Environmentally Friendly Slow Release Nano-Chemicals in Agriculture: A Synoptic Review

Introduction

Agricultural is a backbone to economy of most countries and currently feeding to the entire human race and has no alternative till date. However, it has various challenges both at national and international level. In one hand, agricultural products has to meet various challenges to ever growing population with same limited resources of land and water. Due to this, most of the chemical fertilizers are being used to enhance the productivity of crops (Liu and Lal, 2015). The efficiency of most fertilizers, especially the nitrogen forms, is reduced greatly due to the volatilization and leaching of nutrients. This has not only caused decline in land quality but 40 to 75% leaching losses were reported, they contribute less towards plant growth and more towards environmental issues (Trenkel, 2010) that may various health concerns directly and indirectly not only to humans but a great damage to other organisms (Rodriguez, 2004). The economic loss due to the use of fertilizers can’t be ignored at the same time. This is can’t be seen as a healthy sign for the developing countries that are continuously struggling for economic development. Hence, there is an urgent need to develop new environmental friendly fertilizers that can increase the yield of crops and manage the environment.

It is reported that application of nanotechnology may assist in promoting sustainable agriculture by slow or controlled release of fertilizers, herbicides and pesticides (Rai, Acharya, & Dey, 2012; Mura, Seddaiu, Bacchini, Roggero, & Greppi, 2013; Baruah & Dutta, 2009). Research in the direction has been already started by various organizations all over the world by making nanoparticles or nano-composites that will help in plant growth either by direct uptake or by slow release of nutrients (Naderi & Shahraki, 2013). Out of 16 nutrients 13 nutrients are present in soil and are being taken by plants from soil ecosystem by slight modifications and it is argued that nano-fertilizers can help in provision of these essential nutrients to the soil by slow release to enhance delivery of nutrients to the plants that will further enhance early germination, fast growth and high nutritional level (Hamid, Mohamad, Hing, Dimin, Azam, Hassan, Mustaq & Ahmad, 2013).

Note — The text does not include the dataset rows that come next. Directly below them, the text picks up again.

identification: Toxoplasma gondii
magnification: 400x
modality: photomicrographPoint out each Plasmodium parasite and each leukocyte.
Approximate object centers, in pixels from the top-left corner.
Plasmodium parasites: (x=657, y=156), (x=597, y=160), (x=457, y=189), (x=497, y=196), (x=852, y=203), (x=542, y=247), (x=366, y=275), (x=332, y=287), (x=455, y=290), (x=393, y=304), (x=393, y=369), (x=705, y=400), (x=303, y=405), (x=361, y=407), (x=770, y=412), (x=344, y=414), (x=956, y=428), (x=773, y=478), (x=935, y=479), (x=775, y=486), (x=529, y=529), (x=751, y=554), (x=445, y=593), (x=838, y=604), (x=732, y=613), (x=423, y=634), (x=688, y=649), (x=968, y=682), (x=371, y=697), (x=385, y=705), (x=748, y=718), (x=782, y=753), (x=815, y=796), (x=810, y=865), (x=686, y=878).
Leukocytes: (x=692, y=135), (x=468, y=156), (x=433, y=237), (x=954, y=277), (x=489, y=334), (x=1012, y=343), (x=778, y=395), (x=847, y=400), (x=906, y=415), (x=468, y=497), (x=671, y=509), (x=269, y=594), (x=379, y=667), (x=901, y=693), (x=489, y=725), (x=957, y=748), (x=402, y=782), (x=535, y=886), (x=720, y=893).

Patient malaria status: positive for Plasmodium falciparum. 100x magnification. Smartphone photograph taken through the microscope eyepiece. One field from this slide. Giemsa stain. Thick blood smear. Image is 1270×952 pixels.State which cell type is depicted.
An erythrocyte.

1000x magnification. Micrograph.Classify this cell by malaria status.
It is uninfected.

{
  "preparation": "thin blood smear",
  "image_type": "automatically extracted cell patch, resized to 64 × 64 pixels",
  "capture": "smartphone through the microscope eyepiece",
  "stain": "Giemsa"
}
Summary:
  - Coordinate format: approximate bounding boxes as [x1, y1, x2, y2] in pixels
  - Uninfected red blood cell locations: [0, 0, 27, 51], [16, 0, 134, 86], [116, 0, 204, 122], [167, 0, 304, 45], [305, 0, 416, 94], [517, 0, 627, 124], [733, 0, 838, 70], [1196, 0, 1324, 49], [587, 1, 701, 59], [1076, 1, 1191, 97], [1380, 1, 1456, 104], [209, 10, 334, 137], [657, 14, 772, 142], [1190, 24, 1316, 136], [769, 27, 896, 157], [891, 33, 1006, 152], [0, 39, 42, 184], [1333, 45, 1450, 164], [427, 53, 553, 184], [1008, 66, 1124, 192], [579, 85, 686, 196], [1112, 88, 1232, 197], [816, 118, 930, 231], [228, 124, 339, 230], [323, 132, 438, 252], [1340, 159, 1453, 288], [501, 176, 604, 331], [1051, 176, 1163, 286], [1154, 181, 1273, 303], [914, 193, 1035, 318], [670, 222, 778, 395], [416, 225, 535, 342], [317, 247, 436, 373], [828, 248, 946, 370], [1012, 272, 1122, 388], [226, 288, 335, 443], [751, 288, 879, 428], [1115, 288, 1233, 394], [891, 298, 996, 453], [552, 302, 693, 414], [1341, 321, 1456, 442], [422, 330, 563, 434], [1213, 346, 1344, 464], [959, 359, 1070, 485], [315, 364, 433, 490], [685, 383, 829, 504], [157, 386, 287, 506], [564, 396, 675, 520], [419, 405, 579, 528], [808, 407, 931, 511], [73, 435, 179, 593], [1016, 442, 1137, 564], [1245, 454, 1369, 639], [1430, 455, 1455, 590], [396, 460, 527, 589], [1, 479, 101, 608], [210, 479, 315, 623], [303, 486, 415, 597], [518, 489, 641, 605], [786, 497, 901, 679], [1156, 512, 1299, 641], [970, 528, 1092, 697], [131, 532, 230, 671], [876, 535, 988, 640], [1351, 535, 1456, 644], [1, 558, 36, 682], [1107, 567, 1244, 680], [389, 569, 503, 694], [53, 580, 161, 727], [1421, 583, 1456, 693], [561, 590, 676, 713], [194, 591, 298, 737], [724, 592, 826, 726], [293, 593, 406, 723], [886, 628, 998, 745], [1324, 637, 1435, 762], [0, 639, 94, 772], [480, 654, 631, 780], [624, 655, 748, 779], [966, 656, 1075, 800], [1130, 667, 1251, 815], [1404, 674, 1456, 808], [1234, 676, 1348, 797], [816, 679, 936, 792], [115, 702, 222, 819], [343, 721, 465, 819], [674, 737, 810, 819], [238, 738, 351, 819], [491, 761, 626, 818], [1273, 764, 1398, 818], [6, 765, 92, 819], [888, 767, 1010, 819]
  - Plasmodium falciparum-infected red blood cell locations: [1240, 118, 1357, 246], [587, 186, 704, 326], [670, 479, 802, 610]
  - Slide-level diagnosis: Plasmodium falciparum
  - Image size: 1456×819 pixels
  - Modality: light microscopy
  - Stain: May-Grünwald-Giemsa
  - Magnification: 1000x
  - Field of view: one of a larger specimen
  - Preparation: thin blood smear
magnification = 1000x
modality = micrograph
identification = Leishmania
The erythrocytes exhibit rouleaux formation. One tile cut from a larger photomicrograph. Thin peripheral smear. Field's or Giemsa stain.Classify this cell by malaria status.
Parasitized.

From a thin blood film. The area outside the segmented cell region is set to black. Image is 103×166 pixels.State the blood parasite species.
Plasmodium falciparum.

The barrier to inhibit the “burst effect” of fertilizers is generally used to prepare slow-release fertilizers by physically encapsulating the soluble fertilizers with hydrophobic inorganic and/or organic materials. Among those coating materials, The insoluble inorganic materials such as sulfur used to be attractive candidates are the coating materials that aids in retarding the release of nutrients from fertilizers and promote additional functions like secondary plant nutrients and agents that neutralize soil alkalinity as well (Tsai, 1986). The different types of polymers were widely tested as coating materials, however, some developed cracks and pores like sulfur film formed on the surface of fertilizer granules (Bao et al., 2015), and some were also susceptible to microorganisms (Azeem, Kushaari, Man, Basit, & Thanh, 2014). Petroleum-based polymers and renewable biopolymers such as lignin were also used but due to their high cost, process complications and environmental pollution (Mulder, Gosselink, Vingerhoeds, Harmsen, & Eastham, 2011), cellulose and starch are being used as substitutes as coating materials to improve the performance of slow-release fertilizers.

The current study is aimed to review nano-chemicals used in agriculture that have been developed by the researchers all over the world with the pros and cons of synthetic fertilizers and future implications of nano fertilizers.